- [Selected extract]:
Using Broader Impacts to Improve Undergraduate Education and Instruction

Saturday, February 18, 2017: 2:15 PM-2:30 PM
Room 308 (Hynes Convention Center)
One of the five stated goals of the AAU Undergraduate STEM Education Initiative is to work with federal research agencies to develop mechanisms for recognizing, rewarding and promoting efforts to improve undergraduate learning.  We believe that one existing, but underutilized, mechanism at our disposal to accomplish this goal is the National Science Foundation Broader Impacts criteria.

Starting in 1997, scientists and engineers proposing grants to the NSF are required to address both the intellectual merit and the broader impacts of the proposed research. The broader impacts requirement is aimed at ensuring that all NSF grant proposers include specific information about how the proposed research will have broader societal impacts in areas that include economic competitiveness, education and community outreach. Many scientific researchers and university faculty members, however, are uncertain of what exactly they must do to successfully meet the broader impact requirements when applying for NSF funding.

- [Raw records]:
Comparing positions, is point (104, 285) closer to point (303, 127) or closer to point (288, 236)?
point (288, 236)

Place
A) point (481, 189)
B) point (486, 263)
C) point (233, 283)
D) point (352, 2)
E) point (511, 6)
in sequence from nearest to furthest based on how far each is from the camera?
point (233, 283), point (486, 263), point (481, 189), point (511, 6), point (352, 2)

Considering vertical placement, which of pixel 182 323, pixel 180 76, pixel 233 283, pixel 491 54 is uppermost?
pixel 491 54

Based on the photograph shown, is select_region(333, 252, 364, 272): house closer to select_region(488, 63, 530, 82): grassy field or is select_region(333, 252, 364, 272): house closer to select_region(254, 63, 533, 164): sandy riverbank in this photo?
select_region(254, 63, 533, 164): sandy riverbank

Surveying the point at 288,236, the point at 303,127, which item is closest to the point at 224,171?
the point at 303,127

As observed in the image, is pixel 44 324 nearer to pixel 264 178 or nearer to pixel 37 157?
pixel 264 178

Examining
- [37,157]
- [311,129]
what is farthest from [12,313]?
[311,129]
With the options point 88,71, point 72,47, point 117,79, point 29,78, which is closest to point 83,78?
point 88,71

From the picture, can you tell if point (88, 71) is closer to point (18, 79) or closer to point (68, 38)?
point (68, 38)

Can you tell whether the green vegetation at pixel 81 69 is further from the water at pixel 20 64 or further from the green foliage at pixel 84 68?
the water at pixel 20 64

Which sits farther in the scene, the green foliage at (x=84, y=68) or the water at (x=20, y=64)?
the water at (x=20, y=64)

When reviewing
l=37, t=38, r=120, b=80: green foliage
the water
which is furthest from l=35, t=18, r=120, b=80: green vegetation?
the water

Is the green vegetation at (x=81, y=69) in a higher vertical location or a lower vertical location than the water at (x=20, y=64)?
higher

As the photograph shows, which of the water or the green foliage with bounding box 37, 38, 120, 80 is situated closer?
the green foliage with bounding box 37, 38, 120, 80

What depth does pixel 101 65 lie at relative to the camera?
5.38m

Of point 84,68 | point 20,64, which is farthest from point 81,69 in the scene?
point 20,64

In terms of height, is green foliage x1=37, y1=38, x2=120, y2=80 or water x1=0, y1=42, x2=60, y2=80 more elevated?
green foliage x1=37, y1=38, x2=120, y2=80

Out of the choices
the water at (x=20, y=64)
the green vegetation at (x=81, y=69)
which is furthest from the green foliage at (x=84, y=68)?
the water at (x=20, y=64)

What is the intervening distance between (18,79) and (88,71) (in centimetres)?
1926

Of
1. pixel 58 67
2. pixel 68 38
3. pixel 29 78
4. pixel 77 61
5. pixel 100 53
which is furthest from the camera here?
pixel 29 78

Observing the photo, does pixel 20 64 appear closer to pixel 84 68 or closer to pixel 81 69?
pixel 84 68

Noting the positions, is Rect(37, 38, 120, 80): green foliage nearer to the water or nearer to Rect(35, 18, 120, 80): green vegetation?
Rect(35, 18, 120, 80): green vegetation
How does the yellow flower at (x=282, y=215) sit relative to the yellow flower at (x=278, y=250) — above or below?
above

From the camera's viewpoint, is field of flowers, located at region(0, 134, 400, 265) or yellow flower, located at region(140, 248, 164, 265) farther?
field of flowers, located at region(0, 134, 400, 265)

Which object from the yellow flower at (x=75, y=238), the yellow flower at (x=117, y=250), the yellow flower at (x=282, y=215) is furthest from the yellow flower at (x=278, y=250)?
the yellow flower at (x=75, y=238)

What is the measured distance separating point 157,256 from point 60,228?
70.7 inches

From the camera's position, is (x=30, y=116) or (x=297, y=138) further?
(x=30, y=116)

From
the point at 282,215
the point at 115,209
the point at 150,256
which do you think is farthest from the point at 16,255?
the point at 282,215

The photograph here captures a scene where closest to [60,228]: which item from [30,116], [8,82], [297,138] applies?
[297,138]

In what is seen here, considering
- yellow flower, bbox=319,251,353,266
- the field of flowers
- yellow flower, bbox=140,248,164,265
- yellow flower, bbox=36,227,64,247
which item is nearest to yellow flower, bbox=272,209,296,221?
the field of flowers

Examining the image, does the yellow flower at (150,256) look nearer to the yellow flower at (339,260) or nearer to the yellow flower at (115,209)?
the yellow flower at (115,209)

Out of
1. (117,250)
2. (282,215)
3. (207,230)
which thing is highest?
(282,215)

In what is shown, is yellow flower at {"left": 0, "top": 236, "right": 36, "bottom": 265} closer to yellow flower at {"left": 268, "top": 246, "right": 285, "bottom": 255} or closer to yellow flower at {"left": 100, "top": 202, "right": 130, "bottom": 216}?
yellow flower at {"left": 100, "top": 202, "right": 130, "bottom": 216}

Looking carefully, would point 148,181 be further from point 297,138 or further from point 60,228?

- [Task instructions]:
a. Transcribe everything in the abstract on NSF broader impacts from "One of the five" down to "Broader Impacts criteria.".
b. According to the abstract on NSF broader impacts, starting in what year were NSF grant proposers required to address both intellectual merit and broader impacts?

- [Task solutions]:
a.
One of the five stated goals of the AAU Undergraduate STEM Education Initiative is to work with federal research agencies to develop mechanisms for recognizing, rewarding and promoting efforts to improve undergraduate learning.  We believe that one existing, but underutilized, mechanism at our disposal to accomplish this goal is the National Science Foundation Broader Impacts criteria.

b. 1997